# [Extract to read]

The insurance industry's support of J.P. Stevens did not end with the severing of N.Y. Life's interlocks. Powerful sectors of the insurance industry still had strong ties with J.P. Stevens. We realized that the insurance industry wielded tremendous influence over future policies at Stevens. Out of $230 million in loans outstanding to Stevens credit that the company needed to survive-$190 million came from the insurance industry. Also, a significant amount of Stevens stock was held by insurance companies. I concluded early in the campaign that if a situation could be created where it was either J.P. Stevens or certain insurance companies, those insurance companies had the power, when push came to shove, to wield deciding influence to bring Stevens to the bargaining table. After intense confrontations that took a heavy toll on officials of The Seamen's Bank for Savings and Sperry Corporation, because' of their ties to J.P. Stevens, the final blow came when pressure was exerted on Stevens by Metropolitan Life Insurance Company, the major Stevens lender. Metropolitan acted in response to a threat to run two dissidents as candidates for its board. This would have meant an embarrassing and costly struggle for the insurance company, and it would have opened a pandora's box of issues throughout the entire insurance industry.

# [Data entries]
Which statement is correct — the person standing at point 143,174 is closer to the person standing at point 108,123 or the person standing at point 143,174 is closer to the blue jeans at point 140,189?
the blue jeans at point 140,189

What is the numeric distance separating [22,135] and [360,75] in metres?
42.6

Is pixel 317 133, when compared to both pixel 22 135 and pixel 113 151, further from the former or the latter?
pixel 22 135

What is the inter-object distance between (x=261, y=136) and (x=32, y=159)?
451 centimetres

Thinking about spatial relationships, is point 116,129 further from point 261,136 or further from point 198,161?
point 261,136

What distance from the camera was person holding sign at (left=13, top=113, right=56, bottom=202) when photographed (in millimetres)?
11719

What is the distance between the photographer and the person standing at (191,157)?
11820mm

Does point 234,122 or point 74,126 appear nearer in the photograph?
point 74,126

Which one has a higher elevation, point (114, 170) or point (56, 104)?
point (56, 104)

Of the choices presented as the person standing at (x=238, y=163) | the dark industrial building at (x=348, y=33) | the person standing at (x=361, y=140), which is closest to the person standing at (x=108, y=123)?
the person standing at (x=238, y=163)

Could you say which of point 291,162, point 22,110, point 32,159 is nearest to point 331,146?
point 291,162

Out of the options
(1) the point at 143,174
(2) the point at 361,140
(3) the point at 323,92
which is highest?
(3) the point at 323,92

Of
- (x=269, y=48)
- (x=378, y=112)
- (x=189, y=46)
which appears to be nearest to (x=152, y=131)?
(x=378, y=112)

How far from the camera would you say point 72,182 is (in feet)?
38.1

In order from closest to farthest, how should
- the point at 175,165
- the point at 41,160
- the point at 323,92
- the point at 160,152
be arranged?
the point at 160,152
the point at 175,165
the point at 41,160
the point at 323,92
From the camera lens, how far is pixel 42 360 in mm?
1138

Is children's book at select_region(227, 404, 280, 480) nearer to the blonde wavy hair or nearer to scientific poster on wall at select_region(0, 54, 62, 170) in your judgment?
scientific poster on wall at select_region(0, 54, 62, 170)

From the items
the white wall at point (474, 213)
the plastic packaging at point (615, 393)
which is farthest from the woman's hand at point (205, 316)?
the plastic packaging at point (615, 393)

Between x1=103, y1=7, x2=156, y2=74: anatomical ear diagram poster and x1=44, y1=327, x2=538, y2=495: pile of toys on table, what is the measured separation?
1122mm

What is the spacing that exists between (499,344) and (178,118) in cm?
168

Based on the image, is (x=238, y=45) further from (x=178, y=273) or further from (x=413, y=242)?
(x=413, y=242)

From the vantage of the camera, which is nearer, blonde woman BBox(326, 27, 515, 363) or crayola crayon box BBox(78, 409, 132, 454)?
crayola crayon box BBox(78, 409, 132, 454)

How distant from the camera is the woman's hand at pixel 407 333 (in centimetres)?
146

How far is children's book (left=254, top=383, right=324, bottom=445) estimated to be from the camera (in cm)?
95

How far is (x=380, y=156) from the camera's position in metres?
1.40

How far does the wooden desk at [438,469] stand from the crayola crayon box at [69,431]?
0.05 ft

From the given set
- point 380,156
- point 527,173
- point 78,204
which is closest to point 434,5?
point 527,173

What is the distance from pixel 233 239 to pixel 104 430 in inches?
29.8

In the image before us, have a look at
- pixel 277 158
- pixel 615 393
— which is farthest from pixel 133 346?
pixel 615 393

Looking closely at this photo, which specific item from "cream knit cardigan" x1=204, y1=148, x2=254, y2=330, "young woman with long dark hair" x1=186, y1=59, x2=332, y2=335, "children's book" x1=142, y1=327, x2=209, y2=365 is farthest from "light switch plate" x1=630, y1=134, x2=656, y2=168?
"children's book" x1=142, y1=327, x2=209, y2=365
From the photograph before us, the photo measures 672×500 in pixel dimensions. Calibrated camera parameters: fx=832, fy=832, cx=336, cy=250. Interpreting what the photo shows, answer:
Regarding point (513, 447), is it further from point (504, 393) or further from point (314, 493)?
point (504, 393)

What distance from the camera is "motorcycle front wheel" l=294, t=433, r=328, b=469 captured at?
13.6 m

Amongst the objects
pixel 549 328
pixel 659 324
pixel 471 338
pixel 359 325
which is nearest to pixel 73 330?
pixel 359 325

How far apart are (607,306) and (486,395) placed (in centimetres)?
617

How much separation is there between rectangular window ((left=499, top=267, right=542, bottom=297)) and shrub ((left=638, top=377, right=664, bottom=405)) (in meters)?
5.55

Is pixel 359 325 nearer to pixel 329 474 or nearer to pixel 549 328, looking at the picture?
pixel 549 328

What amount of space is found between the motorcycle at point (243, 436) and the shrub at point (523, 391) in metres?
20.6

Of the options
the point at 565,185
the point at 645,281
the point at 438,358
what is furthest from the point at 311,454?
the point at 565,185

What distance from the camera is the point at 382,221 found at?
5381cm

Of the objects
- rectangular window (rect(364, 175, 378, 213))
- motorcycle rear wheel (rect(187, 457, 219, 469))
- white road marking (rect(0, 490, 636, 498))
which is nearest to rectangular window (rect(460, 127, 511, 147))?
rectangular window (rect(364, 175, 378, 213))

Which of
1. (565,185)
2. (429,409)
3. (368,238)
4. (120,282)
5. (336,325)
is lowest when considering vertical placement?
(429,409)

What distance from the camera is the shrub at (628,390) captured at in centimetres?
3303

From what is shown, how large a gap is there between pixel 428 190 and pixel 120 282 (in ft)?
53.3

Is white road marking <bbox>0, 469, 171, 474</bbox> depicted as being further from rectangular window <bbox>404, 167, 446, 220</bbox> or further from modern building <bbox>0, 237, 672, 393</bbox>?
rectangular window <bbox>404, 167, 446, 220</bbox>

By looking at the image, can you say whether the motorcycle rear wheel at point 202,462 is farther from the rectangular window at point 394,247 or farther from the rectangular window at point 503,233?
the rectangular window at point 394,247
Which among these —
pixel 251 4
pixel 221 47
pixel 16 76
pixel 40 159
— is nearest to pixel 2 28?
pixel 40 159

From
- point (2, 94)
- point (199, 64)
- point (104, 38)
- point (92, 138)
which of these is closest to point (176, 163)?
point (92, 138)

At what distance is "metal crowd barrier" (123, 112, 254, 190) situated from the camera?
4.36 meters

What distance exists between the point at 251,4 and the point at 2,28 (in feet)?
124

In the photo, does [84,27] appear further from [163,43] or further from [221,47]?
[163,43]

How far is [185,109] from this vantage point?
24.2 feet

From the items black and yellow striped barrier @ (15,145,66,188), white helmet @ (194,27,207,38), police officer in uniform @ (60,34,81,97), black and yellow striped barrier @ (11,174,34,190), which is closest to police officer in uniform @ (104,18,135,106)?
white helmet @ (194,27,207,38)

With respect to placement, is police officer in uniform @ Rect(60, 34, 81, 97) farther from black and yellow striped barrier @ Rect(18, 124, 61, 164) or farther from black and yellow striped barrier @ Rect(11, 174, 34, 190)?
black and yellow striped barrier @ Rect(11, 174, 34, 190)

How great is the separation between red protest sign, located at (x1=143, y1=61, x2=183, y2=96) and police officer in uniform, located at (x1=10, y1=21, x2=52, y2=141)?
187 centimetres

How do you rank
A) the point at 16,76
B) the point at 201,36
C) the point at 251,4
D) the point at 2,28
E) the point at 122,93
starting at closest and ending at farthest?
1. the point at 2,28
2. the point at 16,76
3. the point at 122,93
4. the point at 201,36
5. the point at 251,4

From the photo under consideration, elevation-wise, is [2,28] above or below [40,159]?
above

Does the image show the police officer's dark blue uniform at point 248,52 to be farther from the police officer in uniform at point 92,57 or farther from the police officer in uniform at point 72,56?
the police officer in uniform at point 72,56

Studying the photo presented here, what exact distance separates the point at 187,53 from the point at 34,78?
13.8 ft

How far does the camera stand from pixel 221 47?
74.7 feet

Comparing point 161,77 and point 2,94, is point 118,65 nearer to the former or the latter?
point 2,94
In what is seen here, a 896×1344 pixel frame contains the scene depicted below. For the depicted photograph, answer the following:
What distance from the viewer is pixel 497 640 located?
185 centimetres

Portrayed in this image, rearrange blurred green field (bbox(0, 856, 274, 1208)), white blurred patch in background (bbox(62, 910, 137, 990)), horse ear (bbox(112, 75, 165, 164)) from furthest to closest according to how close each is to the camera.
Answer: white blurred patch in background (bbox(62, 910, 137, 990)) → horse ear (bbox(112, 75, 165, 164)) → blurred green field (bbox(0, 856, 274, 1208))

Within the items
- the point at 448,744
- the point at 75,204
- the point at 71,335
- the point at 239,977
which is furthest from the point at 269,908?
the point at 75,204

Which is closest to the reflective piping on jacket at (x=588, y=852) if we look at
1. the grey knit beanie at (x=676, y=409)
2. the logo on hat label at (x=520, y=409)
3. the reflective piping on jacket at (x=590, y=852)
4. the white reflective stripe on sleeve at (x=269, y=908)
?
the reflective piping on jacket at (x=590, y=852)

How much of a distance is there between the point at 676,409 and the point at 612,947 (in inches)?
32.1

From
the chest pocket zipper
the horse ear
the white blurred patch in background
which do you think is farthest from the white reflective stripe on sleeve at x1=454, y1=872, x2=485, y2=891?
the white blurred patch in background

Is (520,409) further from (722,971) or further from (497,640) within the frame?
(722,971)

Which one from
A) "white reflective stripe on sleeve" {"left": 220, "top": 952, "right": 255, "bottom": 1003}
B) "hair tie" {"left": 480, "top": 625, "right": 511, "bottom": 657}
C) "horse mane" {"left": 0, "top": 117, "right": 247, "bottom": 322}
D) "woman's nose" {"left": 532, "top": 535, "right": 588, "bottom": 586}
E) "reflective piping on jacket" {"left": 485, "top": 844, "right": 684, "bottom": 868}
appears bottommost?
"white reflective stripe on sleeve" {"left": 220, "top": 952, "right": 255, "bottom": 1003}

# [Problems to work on]
a - According to the passage on J.P. Stevens and the insurance industry, how much of the $230 million in outstanding loans to Stevens came from the insurance industry?
b - Report each line of the data entries that contains the string "window".

# [Answers for the exercise]
a - $190 million came from the insurance industry.

b -
How much separation is there between rectangular window ((left=499, top=267, right=542, bottom=297)) and shrub ((left=638, top=377, right=664, bottom=405)) (in meters)?
- rectangular window (rect(364, 175, 378, 213))
which is nearest to rectangular window (rect(460, 127, 511, 147))?
rectangular window (rect(364, 175, 378, 213))
Is white road marking <bbox>0, 469, 171, 474</bbox> depicted as being further from rectangular window <bbox>404, 167, 446, 220</bbox> or further from modern building <bbox>0, 237, 672, 393</bbox>?
rectangular window <bbox>404, 167, 446, 220</bbox>
By looking at the image, can you say whether the motorcycle rear wheel at point 202,462 is farther from the rectangular window at point 394,247 or farther from the rectangular window at point 503,233?
the rectangular window at point 394,247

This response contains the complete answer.